- DVD cover art
- 射鵰英雄傳之東成西就
- Directed by: Jeffrey Lau
- Screenplay by: Jeffrey Lau
- Based on: The Legend of the Condor Heroes by Jin Yong
- Produced by: Wong Kar-wai; Tsai Sung-lin;
- Starring: Leslie Cheung; Tony Leung Ka-fai; Tony Leung Chiu-wai; Jacky Cheung; Kenny Bee; Brigitte Lin; Joey Wong; Maggie Cheung; Carina Lau; Veronica Yip;
- Cinematography: Peter Pau
- Edited by: Kai Kit-wai
- Music by: James Wong; Mark Lui;
- Production companies: Block 2 Pictures; Scholar Films;
- Distributed by: Newport Entertainment Ltd
- Release date: 5 February 1993;
- Running time: 113 minutes
- Country: Hong Kong
- Language: Cantonese
- Box office: HK$23.463 million

= The Eagle Shooting Heroes =

1993 Hong Kong film by Jeffrey Lau

The Eagle Shooting Heroes is a 1993 Hong Kong wuxia comedy film directed by Jeffrey Lau and produced by Wong Kar-wai. The film is a parody of the novel The Legend of the Condor Heroes by Jin Yong, and was produced in response to the over-budgeting of Wong's 1994 film Ashes of Time, which is adapted from the same novel. In order to cover up the cost of Ashes of Time, which was still unfinished at the time, Wong decided to use the cast members to perform different roles and shoot a "quick-and-dirty" comedy film to be released during the Lunar New Year in 1993 to make as much money as possible. The Eagle Shooting Heroes has since been considered a classic example of the mo lei tau style of comedy in Hong Kong films.

== Synopsis ==
Ouyang Feng is having a secret affair with his cousin, the Queen Consort of Jinlun. To prevent the King from finding out about their relationship, the pair decide to murder the King and steal the royal seal to take over the kingdom. The King's daughter, the Third Princess, manages to escape with the seal. While hunting down the princess, Ouyang Feng accidentally kills Wang Chongyang, who asks the princess to find his junior Zhou Botong and get Zhou to avenge him.

The Third Princess seeks help from Jiugong Zhenren, who sends his apprentice Huang Yaoshi to accompany her to find the Jiuyin Zhenjing and avenge her father. Huang Yaoshi's junior, who has a crush on her senior, feels jealous of the princess. After failing to obtain the Jiuyin Zhenjiang, they meet with Duan Zhixing, a close childhood friend of the princess. Duan Zhixing was an arhat in his previous life and can only become an immortal if he meets an ideal lover.

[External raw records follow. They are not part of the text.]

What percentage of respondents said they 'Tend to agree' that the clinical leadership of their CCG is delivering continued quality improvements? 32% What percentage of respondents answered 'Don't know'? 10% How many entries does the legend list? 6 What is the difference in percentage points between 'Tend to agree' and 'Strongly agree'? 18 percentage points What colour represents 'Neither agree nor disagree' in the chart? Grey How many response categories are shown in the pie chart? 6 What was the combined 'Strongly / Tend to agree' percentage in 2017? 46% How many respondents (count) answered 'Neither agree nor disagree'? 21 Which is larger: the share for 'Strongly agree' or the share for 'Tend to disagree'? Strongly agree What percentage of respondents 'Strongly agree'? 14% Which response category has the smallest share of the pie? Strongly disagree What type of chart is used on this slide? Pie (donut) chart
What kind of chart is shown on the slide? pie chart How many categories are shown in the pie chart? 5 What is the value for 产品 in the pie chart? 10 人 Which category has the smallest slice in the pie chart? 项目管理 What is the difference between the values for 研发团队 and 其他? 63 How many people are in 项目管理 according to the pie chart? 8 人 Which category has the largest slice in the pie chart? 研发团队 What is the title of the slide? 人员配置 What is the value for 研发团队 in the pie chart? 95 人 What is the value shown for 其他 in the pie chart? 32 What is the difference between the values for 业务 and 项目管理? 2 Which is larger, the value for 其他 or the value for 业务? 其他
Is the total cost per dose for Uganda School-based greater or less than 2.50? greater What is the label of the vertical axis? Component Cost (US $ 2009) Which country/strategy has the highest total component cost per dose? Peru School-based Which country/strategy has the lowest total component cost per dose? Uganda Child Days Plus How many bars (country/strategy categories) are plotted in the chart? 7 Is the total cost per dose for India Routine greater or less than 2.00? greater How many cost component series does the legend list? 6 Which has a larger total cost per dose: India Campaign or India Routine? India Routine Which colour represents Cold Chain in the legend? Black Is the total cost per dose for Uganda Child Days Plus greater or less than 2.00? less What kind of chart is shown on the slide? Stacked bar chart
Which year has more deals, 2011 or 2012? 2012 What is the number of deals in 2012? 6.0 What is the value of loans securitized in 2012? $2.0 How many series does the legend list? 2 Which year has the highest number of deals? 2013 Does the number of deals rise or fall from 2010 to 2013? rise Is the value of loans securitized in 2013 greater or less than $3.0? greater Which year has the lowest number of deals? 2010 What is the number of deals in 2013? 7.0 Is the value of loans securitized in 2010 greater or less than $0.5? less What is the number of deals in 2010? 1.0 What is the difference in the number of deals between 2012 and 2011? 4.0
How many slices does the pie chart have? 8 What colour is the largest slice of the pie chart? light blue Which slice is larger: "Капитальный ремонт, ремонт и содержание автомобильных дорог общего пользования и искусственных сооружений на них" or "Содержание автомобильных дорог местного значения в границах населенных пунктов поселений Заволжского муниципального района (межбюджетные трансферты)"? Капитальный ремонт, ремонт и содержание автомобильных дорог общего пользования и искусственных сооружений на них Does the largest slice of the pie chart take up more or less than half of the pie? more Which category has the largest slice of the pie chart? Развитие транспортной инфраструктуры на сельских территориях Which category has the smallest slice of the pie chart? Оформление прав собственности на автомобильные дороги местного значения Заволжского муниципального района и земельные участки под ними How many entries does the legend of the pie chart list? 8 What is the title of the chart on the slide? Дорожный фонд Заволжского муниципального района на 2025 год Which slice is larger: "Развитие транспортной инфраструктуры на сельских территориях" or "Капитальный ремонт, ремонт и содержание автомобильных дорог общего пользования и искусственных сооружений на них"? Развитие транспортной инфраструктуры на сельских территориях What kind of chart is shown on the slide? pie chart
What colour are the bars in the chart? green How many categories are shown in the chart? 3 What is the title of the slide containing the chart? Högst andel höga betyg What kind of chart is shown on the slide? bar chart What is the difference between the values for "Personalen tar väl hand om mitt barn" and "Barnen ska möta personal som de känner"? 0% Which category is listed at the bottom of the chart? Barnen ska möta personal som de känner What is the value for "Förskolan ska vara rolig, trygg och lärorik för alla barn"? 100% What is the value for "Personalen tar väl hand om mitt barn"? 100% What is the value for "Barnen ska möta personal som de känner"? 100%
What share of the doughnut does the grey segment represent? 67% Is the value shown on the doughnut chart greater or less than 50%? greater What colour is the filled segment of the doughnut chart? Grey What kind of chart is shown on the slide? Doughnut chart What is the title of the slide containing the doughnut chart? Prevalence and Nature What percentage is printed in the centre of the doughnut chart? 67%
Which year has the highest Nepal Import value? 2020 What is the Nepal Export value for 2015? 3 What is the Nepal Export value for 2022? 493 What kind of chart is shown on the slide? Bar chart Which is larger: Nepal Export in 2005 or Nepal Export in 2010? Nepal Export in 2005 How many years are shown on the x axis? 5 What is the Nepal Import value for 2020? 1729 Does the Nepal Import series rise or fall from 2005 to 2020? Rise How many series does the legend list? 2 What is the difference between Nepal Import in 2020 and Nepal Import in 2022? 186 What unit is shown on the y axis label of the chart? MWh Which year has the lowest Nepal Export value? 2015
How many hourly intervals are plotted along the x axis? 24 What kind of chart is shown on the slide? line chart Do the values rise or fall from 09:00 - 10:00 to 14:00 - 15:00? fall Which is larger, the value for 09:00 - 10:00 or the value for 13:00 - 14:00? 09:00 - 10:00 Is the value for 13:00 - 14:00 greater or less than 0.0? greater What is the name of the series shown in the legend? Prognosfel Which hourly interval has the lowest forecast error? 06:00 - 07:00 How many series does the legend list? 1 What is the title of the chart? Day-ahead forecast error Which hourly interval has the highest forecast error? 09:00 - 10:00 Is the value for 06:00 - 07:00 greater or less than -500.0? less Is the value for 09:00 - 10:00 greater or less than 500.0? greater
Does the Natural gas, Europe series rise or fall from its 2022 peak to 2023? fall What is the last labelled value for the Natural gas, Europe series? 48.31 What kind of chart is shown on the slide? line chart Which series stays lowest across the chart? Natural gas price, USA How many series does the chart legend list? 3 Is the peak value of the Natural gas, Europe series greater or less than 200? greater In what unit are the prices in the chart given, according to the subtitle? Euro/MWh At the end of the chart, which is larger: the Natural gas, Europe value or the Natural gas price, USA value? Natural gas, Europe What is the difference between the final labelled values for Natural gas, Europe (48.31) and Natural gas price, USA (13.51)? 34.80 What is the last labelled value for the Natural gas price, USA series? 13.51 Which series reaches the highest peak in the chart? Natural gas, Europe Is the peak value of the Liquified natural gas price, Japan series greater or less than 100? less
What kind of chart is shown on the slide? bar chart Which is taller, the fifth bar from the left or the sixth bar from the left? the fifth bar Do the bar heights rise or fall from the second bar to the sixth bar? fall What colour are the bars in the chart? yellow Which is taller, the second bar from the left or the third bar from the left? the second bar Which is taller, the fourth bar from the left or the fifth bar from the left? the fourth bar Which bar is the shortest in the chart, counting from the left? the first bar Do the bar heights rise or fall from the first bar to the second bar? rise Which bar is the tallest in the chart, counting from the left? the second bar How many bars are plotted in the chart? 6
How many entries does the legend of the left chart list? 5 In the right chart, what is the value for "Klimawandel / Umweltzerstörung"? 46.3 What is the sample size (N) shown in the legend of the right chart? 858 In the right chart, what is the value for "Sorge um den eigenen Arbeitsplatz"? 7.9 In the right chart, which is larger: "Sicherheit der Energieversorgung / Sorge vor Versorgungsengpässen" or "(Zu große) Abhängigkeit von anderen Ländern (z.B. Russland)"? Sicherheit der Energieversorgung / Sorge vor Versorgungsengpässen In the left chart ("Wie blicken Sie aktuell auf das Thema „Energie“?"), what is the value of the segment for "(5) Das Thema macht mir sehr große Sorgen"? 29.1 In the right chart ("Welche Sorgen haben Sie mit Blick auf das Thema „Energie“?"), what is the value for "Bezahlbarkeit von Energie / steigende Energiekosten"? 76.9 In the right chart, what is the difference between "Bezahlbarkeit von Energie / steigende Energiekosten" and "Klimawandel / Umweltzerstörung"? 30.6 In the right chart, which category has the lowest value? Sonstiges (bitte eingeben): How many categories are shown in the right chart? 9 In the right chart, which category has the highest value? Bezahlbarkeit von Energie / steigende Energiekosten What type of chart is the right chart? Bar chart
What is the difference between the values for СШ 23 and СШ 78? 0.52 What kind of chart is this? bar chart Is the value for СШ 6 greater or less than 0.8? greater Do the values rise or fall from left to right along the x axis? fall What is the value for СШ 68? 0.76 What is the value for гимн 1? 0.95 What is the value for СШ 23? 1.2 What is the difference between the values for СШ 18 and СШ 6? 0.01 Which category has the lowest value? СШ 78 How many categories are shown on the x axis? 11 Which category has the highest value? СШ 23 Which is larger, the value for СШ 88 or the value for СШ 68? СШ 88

Zhou Botong subsequently shows up and mistakenly accuses the princess of murdering Wang Chongyang. Huang Yaoshi and Duan Zhixing team up to subdue Zhou Botong and force him to become a servant. Duan Zhixing also realises that Huang Yaoshi is the ideal lover he has been waiting for, so he disguises himself as the Third Princess and tricks Huang into saying "I love you." Ouyang Feng seizes the Jiuyin Zhenjing and prepares to return to the kingdom. The Third Princess, accompanied by her allies and a now-immortal Duan Zhixing, stops Ouyang Feng and defeats him.

== Cast ==
- Leslie Cheung as Huang Yaoshi
- Tony Leung Ka-fai as Duan Zhixing
- Tony Leung Chiu-wai as Ouyang Feng
- Jacky Cheung as Hong Qigong
- Kenny Bee as Wang Chongyang
- Brigitte Lin as the Third Princess
- Joey Wong as Huang Yaoshi's junior
- Maggie Cheung as the Imperial Master
- Carina Lau as Zhou Botong
- Veronica Yip as the Queen Consort
- Szema Wah Lung as the King
- Paw Hee-ching as one of the Third Princess's guards
- Yu Ming as Jiugong Zhenren

== Music ==
In addition to a score by James Wong and Mark Lui, the film contains a song set to the overture from Gioacchino Rossini's Guillaume Tell, as well as uncredited excerpts from "L'amour est un oiseau rebelle" from Georges Bizet's Carmen and Danse des petits cygnes from Piotr Ilyich Tchaikovsky's Swan Lake.